▶ _Исходный документ_
==*==

Неистовая Фанни. Драма террористки, покусившейся на вождя
Каторжанка-неудачница, слепая от страсти
Национальные святые, блаженные, психопатки — особая глава в истории любой страны. Франция тут вне конкуренции, уже хотя бы из-за одной Жанны д’Арк. У Англии есть обожаемая прерафаэлитами аристократка леди Годива, у Индии — мать Тереза… В России эту «нишу», по крайней мере в ХХ веке, заняла Фанни Каплан.
Кто такая Фанни, или Фейга Хаимовна Ройтблат (по статейному списку Нерчинской каторги)? Хрупкая, худенькая, если судить по немногим сохранившимся фото, еврейская девушка, она была страстной анархисткой, мечтательницей с богатой сердечной жизнью. Ее вхождение в историю началось еще в 1904 году, когда она вступила в Южную группу анархистов-коммунистов в Одессе. Ей было всего 14 лет. В 1906-м она совершила первый по-настоящему фанатичный поступок — попыталась собственноручно собрать бомбу, планируя взорвать губернатора Киева Владимира Сухомлинова. Фанни помогал ее любовник, эсер Виктор Гарский.
Гарский — загадочная, но малозначимая фигура русской истории, одна из множества неразличимых теней, кружащихся над Империей в смутные годы начала прошлого века. Он интересен разве что типажно — как представитель уголовного мира того времени, ловкий вор, налетчик. Многие такие спустя годы будут называть себя «революционерами». У него было множество кличек: Мика, Реалист, Сашка Белошвейник, порой он представлялся Яковом Шмидманом. До сих пор трудно сказать что-то конкретное о его политических предпочтениях.
Гарский обольстил юную Фанни, что-то ей нашептал, втерся в доверие и не упустил случая использовать любовницу для очередной своей авантюры. Они арендовали номер в гостинице «Купеческая» и переоборудовали его в анархистский штаб, в котором создавали бомбу. Бомба взорвалась прямо в их номере. Позже знакомая Фанни по каторге вспоминала, что у той после контузии начались серьезные проблемы со слухом и зрением. Ослепленная и оглушенная, в абсолютно беспомощном состоянии она рухнула на пол, пытаясь выбраться из помещения на ощупь. Осколки застряли у нее в руке и ноге. Гарский остался невредим и подло сбежал.

==*==

▶ _Описание задания_
Процитируйте фрагмент статьи о Фанни Каплан от слов «Неистовая Фанни. Драма» до слов «заняла Фанни Каплан.» включительно.

(Собранные данные)
==*==

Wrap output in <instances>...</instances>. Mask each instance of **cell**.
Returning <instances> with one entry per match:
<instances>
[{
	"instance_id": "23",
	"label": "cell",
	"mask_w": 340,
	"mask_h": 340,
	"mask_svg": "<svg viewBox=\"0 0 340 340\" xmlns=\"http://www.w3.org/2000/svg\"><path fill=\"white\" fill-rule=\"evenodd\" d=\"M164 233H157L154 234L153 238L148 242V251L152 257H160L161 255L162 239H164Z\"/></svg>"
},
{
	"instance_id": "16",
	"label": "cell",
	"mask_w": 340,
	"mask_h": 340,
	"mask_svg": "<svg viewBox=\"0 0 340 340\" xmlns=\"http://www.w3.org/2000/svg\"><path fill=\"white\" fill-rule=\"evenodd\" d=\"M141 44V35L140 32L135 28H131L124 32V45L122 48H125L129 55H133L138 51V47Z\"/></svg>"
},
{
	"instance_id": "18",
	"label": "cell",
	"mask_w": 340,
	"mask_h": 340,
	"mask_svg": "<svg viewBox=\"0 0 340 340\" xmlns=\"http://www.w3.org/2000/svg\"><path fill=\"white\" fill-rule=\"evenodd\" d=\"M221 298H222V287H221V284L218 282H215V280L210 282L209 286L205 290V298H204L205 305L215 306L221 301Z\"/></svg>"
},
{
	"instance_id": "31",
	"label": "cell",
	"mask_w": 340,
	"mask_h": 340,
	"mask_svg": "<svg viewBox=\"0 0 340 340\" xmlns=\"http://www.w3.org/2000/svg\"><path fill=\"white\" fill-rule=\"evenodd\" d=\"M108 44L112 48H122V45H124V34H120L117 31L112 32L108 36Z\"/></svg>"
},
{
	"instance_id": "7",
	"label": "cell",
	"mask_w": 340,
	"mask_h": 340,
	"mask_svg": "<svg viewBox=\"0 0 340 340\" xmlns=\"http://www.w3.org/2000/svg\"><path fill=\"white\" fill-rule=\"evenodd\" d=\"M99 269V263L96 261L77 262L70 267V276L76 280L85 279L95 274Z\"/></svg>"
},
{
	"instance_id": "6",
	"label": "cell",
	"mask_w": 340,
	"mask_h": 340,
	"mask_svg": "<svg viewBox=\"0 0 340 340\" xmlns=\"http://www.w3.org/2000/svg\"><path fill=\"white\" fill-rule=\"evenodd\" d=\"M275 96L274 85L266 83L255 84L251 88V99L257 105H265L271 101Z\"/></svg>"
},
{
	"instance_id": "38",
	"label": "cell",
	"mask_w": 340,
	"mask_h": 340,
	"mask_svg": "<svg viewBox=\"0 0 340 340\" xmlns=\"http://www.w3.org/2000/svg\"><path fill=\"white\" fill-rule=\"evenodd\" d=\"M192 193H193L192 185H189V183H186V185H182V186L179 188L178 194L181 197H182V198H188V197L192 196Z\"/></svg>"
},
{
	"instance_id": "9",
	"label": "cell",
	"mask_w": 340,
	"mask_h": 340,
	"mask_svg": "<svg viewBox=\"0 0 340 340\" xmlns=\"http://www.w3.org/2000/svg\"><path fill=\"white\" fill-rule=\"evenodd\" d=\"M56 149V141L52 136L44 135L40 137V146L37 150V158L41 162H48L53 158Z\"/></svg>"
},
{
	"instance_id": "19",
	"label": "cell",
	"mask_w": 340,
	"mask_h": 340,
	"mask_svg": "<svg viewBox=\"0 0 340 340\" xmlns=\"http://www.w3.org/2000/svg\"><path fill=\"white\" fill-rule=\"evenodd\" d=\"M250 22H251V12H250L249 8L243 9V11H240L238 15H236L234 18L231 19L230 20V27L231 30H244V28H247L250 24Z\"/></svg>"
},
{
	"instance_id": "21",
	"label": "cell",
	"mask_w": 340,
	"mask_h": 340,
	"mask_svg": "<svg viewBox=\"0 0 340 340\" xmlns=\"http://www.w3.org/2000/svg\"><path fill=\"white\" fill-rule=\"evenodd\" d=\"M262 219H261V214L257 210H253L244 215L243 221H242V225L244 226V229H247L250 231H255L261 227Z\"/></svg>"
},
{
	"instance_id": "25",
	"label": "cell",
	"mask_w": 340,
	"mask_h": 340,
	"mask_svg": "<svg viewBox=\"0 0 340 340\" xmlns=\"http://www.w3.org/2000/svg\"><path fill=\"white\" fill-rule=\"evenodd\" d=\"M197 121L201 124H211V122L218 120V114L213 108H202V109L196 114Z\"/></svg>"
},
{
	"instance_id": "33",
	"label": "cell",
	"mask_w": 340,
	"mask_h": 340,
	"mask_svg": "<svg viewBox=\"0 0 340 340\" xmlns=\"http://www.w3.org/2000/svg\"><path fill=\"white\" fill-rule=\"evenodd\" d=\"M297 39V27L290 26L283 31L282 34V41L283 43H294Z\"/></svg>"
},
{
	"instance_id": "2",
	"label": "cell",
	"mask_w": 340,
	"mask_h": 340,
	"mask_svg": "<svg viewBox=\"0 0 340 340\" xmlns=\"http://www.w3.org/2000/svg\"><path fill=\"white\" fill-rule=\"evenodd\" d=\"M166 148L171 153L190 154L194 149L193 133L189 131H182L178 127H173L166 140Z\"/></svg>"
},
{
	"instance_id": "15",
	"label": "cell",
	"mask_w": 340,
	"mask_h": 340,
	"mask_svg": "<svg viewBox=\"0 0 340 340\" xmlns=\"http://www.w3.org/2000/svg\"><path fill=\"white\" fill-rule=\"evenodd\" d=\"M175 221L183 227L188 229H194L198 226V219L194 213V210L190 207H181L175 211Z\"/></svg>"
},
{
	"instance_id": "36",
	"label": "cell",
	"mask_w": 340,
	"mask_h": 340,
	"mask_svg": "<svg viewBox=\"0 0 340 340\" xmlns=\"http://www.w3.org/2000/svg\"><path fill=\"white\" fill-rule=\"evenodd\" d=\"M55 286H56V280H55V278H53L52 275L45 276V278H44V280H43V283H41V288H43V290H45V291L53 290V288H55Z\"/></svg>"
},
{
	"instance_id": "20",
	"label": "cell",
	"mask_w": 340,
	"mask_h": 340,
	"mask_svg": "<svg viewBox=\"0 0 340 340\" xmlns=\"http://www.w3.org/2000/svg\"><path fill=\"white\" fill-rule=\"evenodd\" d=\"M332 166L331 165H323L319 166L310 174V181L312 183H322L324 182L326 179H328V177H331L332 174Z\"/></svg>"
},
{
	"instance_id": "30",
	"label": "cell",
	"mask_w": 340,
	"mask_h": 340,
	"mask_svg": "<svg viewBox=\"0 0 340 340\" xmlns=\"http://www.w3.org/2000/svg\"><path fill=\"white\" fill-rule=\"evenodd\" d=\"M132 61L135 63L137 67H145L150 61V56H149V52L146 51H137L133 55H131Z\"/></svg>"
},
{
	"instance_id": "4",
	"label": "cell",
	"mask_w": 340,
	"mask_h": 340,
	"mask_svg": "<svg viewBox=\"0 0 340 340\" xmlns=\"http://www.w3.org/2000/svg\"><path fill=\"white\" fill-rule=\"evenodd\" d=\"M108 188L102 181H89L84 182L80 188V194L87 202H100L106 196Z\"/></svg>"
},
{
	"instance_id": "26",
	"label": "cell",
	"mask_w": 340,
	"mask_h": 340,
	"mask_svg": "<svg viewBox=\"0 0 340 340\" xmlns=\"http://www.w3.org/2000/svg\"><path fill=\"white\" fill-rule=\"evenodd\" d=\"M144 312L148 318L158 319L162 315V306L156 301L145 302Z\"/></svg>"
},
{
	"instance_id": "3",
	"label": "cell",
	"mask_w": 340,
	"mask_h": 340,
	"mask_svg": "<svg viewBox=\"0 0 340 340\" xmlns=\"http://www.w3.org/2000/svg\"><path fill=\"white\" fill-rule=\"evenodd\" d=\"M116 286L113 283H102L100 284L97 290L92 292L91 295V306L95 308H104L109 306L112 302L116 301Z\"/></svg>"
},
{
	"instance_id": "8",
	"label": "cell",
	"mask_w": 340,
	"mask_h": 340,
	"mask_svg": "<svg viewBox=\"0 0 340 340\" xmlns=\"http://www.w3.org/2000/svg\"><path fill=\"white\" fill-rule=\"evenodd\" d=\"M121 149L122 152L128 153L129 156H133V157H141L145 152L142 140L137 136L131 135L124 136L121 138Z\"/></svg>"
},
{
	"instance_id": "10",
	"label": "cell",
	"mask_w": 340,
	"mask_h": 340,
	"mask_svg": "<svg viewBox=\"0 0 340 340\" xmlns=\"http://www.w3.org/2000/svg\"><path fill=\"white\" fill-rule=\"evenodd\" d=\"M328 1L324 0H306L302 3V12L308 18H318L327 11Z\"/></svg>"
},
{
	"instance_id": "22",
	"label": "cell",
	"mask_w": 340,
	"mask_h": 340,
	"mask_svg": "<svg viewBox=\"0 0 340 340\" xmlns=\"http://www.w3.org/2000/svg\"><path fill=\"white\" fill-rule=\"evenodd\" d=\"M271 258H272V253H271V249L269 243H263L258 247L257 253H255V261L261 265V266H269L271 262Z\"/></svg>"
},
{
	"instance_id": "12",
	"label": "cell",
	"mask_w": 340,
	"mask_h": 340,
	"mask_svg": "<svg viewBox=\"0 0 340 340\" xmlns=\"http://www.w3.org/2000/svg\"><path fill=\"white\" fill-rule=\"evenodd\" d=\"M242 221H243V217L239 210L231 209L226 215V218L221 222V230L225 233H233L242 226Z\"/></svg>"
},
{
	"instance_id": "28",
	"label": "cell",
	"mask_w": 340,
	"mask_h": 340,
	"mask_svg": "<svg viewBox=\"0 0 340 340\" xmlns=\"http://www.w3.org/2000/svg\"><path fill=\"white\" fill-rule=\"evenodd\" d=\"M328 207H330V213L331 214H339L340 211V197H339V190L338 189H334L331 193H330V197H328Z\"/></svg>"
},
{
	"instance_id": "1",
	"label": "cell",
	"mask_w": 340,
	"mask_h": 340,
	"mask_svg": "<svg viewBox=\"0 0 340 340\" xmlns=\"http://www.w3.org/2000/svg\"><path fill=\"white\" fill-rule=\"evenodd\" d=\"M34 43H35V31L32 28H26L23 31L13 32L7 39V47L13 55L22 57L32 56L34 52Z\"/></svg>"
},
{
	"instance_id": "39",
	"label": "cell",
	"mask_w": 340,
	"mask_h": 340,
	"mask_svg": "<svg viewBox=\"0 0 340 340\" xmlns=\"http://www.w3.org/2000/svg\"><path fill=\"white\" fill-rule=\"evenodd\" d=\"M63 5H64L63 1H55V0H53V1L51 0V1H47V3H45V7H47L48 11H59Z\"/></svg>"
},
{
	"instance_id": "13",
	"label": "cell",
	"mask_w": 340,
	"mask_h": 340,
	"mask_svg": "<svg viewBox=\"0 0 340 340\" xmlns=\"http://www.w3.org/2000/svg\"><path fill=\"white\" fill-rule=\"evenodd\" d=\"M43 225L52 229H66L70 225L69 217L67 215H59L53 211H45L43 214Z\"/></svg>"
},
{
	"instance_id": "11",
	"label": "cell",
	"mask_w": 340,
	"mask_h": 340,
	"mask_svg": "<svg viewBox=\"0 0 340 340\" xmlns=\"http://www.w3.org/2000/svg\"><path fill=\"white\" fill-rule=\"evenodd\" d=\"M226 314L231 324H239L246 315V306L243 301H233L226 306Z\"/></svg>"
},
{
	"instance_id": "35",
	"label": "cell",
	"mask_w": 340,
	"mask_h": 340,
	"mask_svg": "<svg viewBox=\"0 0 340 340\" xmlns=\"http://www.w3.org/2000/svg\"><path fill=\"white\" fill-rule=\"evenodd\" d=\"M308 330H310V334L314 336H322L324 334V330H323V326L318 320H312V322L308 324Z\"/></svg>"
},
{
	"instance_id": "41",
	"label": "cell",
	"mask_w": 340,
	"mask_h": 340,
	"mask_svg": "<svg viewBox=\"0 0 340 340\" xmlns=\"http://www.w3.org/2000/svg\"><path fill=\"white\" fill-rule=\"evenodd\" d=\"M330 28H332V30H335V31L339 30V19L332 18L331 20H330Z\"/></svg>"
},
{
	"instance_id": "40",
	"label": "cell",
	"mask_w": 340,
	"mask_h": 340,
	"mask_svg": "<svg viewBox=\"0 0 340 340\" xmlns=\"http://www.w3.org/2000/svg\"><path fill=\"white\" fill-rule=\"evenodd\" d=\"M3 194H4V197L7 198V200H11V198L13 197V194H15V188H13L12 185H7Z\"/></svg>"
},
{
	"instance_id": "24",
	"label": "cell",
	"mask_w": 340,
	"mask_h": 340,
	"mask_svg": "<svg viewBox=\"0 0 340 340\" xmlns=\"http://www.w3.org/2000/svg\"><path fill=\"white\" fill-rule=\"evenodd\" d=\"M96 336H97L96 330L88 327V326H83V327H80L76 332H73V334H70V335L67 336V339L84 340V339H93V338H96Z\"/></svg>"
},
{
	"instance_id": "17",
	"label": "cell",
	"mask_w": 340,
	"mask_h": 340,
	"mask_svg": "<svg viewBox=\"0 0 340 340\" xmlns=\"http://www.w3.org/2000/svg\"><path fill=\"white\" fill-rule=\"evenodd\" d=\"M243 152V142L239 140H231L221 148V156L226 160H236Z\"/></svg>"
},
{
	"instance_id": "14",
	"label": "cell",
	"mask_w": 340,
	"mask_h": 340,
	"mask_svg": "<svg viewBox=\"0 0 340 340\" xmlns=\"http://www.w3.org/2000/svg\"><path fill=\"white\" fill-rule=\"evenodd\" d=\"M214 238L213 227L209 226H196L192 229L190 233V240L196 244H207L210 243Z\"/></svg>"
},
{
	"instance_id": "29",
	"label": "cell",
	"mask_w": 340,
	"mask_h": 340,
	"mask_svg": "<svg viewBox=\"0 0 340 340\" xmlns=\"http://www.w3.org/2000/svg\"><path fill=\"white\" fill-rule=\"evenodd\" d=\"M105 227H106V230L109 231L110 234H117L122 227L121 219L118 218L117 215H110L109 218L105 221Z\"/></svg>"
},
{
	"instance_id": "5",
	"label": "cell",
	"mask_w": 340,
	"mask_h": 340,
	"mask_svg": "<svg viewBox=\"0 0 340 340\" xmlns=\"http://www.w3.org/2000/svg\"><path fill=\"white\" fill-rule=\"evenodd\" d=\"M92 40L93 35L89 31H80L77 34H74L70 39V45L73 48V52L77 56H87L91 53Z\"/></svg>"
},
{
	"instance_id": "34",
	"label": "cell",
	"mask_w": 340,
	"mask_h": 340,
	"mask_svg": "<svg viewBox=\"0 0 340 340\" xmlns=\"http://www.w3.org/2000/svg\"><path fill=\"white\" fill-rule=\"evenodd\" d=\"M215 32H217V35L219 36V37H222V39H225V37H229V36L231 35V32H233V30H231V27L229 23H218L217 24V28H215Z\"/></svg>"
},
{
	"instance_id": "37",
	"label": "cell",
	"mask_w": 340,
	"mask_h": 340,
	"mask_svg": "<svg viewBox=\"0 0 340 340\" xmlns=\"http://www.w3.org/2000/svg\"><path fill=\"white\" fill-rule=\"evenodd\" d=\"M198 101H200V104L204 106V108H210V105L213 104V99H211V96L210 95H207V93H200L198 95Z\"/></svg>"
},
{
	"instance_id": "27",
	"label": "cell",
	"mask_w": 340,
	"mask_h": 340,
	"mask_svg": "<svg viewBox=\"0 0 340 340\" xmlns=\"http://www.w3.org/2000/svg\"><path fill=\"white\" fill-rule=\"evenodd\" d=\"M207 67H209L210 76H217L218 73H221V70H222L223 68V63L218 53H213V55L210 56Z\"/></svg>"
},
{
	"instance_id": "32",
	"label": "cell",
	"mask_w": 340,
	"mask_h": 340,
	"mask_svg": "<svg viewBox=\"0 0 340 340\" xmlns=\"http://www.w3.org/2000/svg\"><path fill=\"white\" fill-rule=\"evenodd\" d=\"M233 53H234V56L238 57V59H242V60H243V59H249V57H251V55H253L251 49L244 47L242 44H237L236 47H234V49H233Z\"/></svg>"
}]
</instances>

==*==

▶ _Результат выполнения_
Неистовая Фанни. Драма террористки, покусившейся на вождя
Каторжанка-неудачница, слепая от страсти
Национальные святые, блаженные, психопатки — особая глава в истории любой страны. Франция тут вне конкуренции, уже хотя бы из-за одной Жанны д’Арк. У Англии есть обожаемая прерафаэлитами аристократка леди Годива, у Индии — мать Тереза… В России эту «нишу», по крайней мере в ХХ веке, заняла Фанни Каплан.